Considering that the authors used to be a politician with personal experience in this particular field I wouldn't discount his opinion. Especially not based on where he published it. Based on facts or not, who'd publish something that takes the side of the 'evils right wing populists'? Not the MSM.
I also have personal experience in this particular field and can think of any number of reasons the debate took that long: They knew the decision would be controversial and wanted to make really sure they got unassailable arguments. They were actually looking for a way to not cut the list for fear of the controversy, and were searching for arguments against it. The AfD member on the board was extensively arguing against cutting the list (highly likely, actually), etc. If the debate had really taken just ten minutes, this guy would also have claimed that it showed the result was already set by sinister forces in advance.

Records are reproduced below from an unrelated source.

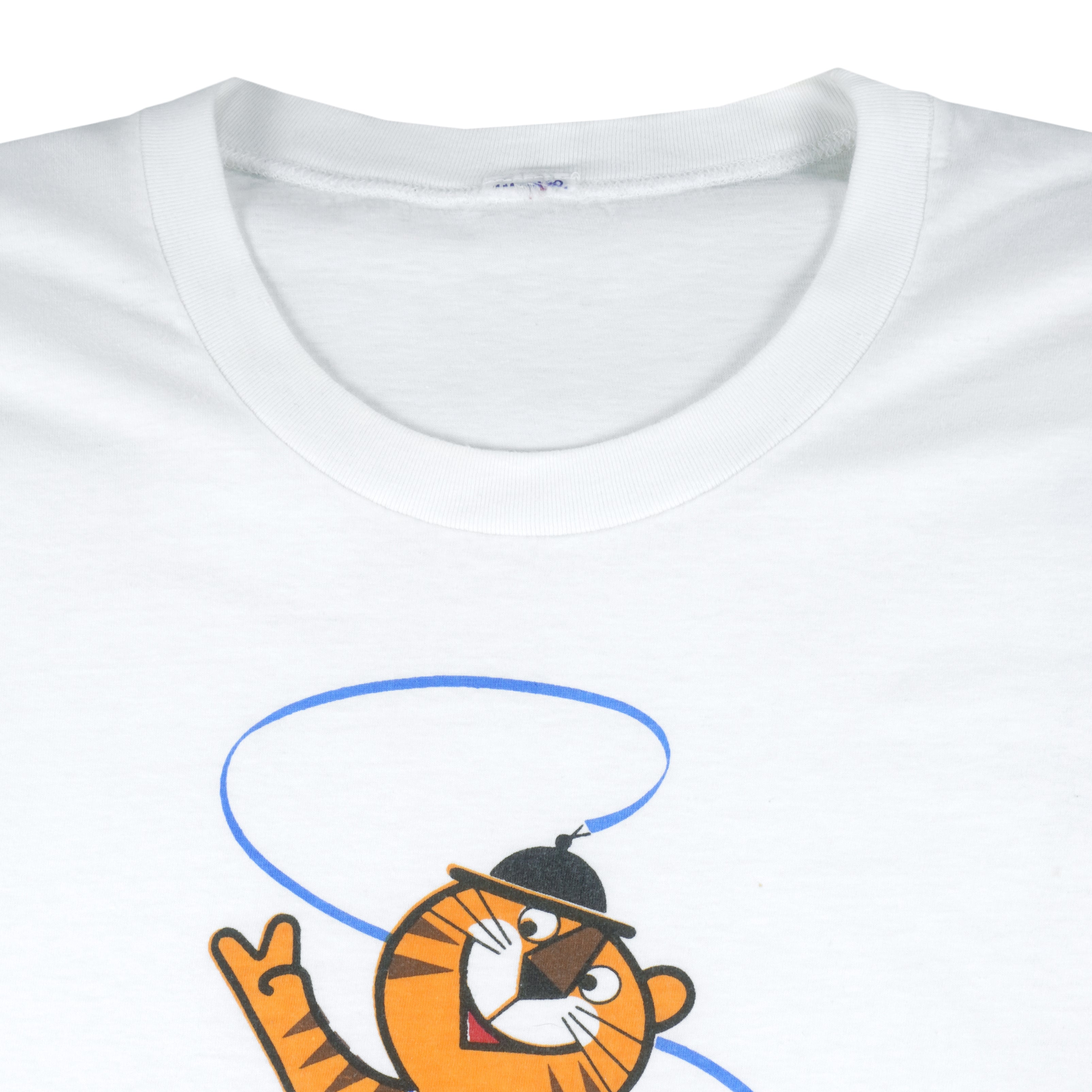 Vintage - Seoul Olympics Mascot Hodori Single Stitch T-Shirt 1988 Large Vintage Retro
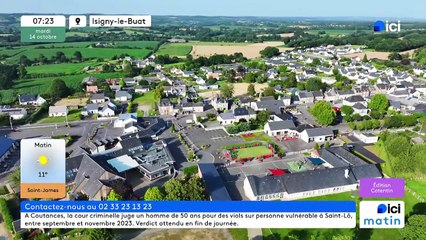 14/10/2025 - ici matin par ici Cotentin en vidéo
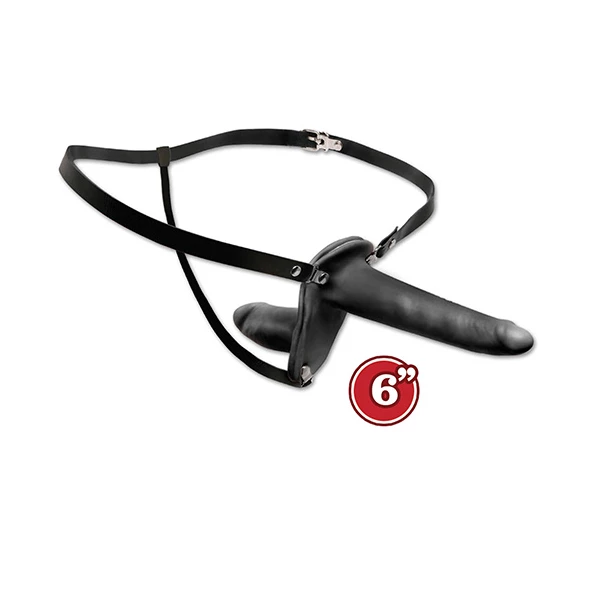 Fetish Fantasy Double Penetrix Strap On Black - Dildo strap on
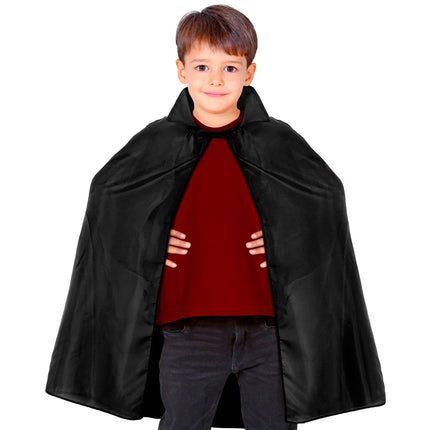 Halloween Cape Schwarzes Kind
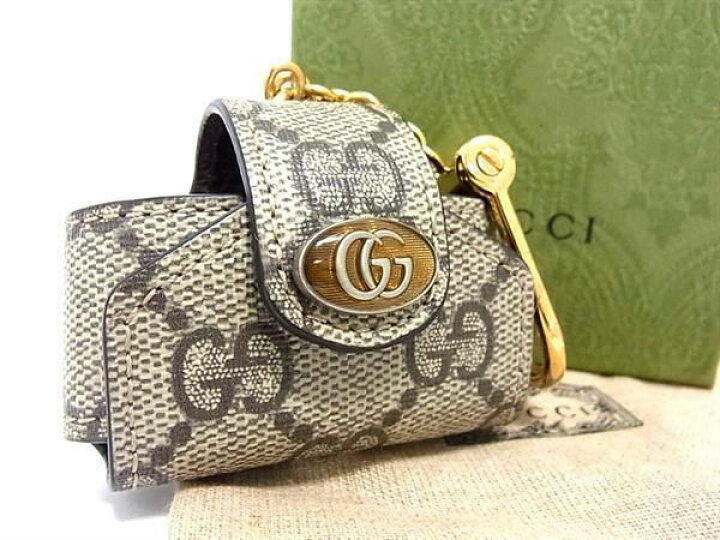 楽天市場】□極美品□ GUCCI グッチ GGマーモント GG柄 PVC AirPods 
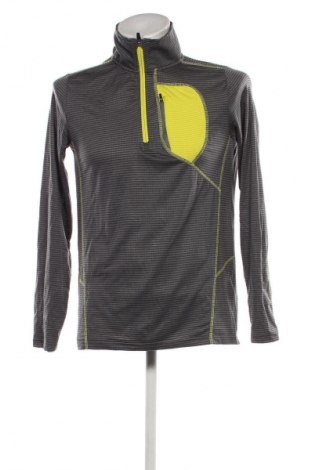 Herren Shirt Crivit, Größe L, Farbe Grau, Preis € 8,99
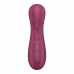 Вакуумний вібратор, кліторальний стимулятор Satisfyer Pro 2 Generation 3 with Liquid Air Wine Red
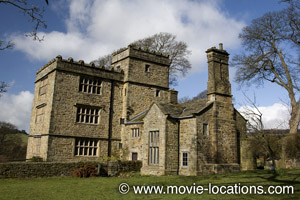 The Other Boleyn Girl location: North Lees Hall, Stanage Edge, Derbyshire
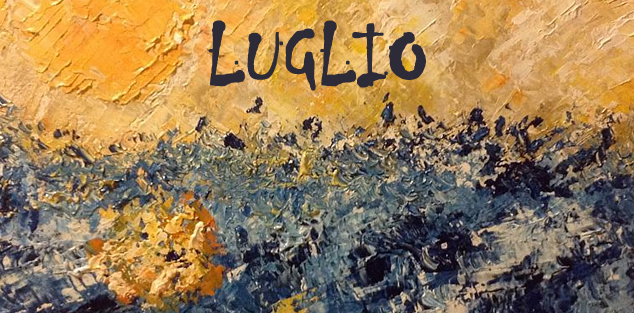Poesia: le impressioni di luglio di Mia Graziano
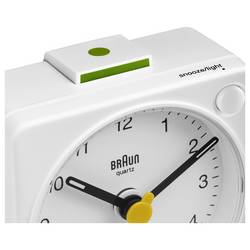 Braun 67101 Quartz budík bílá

Divorced from personal political opinions - I saw "Sympathizers" this week (currently available in the arte mediathek in German and French), a film about (mostly) artists and intellectuals who were accused of being same for the Red Army Faction in the heyday of the latter's terrorism in the 70s. Made by the son of actress-director Margarethe von Trotta, who was counted among them along with her partner Volker Schlöndorff and others like writer Heinrich Böll, which gave him easy access.

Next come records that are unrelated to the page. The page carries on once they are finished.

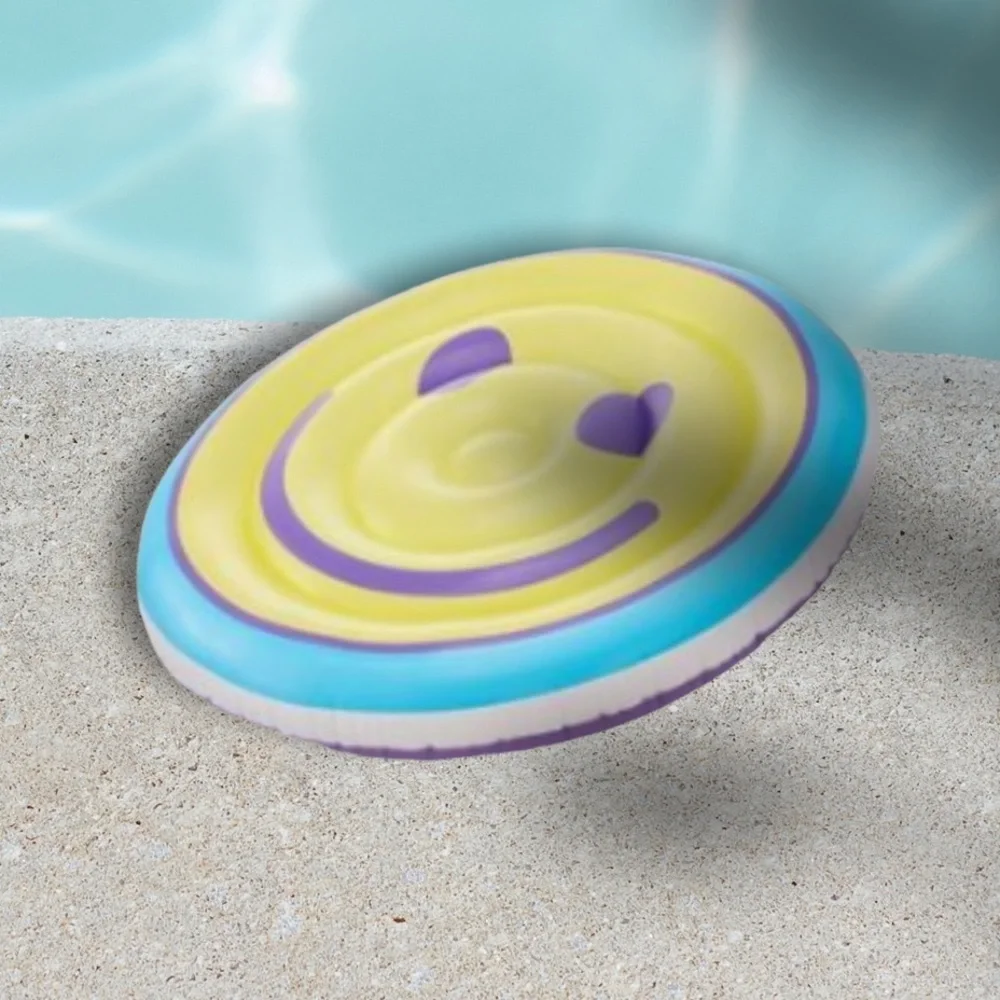Stoney Clover Lane Inflatable Water Float in Smiley Face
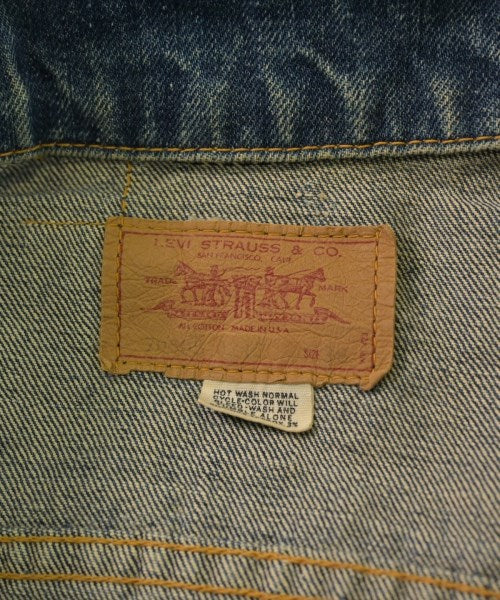 LEVI'S แจ็คเก็ตยีนส์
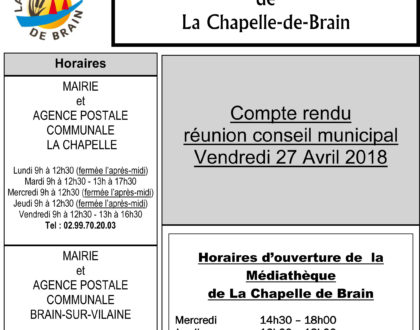 Parution de la Lettre Mensuelle ...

Despite his personal involvement - seems he was present as a ten-year-old kid when Italian police raided Schlöndorff's holiday retreat in search for some terrorists of the Red Brigades - he suceeds in developing a multi-faceted image; some of his interlocutors are rather defensive about their views back then, some rather candid that they were wrong; the son of Heinrich Böll is still bitter about the political attacks by government and media figures on his father, which he blames for his somewhat early death. The interviews are juxtaposed with period statements and critical movies.
Whatever you make of it - what I find striking and ironic are the parallels in attitude and language from both sides back then to the current discourse with the changed background of right- instead of left-wing extremism and terrorism, like the murder series of the National Socialist Underground and the recent assassination of Walter Lübcke. The accusations against sympathizers that they're enabling the violence of anti-constitutional actors from politics and media, and of the state acting quasi-fascist by those so labeled, the debates of what is a "sympathizer" in the first place and who gets instrumentalized by whom, are basically identical.
Meanwhile, though the Greens have slipped a couple points behind CDU/CSU again in national polls as the bandwagoning effect after the European elections wears off, they are still comfortably above 20 percent and are currently projected to win up to 51 districts directly if elections should be held this week.